Traditional Greek salad
7 oz Greek feta cheese, cut into 1-inch cubes
1 lettuce such as romaine or escarole, shredded or sliced
4 tomatoes, quartered
1/2 cucumber, sliced
12 black Greek olives, pitted
2 Tbsp. chopped fresh herbs such as oregano, parsley, mint, or basil
6 Tbsp extra-virgin olive oil
2 Tbsp fresh lemon juice
1 garlic clove, crushed
pinch of sugar
salt and pepper to taste
Whisk the dressing ingredients together and set aside.
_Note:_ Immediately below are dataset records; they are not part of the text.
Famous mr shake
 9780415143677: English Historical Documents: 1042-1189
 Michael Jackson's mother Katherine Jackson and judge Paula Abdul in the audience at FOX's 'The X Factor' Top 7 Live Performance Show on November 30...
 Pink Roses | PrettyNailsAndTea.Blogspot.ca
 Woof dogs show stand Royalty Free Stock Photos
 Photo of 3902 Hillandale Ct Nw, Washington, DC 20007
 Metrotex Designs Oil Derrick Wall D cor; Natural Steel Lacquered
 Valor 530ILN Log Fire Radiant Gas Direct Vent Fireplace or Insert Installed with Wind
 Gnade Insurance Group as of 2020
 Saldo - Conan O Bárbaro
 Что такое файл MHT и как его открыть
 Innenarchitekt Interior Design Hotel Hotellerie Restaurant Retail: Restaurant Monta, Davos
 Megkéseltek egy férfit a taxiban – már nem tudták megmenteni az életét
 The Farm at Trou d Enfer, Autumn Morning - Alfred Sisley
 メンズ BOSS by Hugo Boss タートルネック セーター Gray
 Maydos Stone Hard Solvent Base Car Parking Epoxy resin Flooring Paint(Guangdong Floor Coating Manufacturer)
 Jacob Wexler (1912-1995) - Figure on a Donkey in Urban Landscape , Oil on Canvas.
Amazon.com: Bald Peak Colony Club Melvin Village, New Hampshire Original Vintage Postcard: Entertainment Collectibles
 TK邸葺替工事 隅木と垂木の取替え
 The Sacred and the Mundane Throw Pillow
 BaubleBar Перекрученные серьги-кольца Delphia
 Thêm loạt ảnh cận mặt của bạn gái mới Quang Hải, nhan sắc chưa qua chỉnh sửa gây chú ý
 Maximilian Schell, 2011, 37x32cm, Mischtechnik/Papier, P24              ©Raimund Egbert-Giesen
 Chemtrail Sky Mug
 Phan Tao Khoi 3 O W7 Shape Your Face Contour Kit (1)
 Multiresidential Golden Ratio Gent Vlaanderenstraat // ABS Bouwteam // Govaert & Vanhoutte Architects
Put lettuce, tomatoes, and cucumber into a large salad bowl; add the cheese cubes and toss together. Whisk the dressing again, pour it over the salad and toss. Serve garnished with the olives and chopped herbs.

Spring clean salad
2 dessert apples, cored and diced
juice of 1 lemon
large chunk of watermelon, seeded and cubed
1 head Belgian endive, sliced into rounds
4 ribs celery with leaves, coarsely chopped
1 Tbsp. walnut oil
Mix apple cubes and lemon juice so apples will not go brown. Add remaining ingredients except oil and mix gently. Stir in the walnut oil.

Both of these recipes are from…

Salads : creative salads to delight and inspire. Love Food, 2009. — Recommended by your Market Manager, Connie.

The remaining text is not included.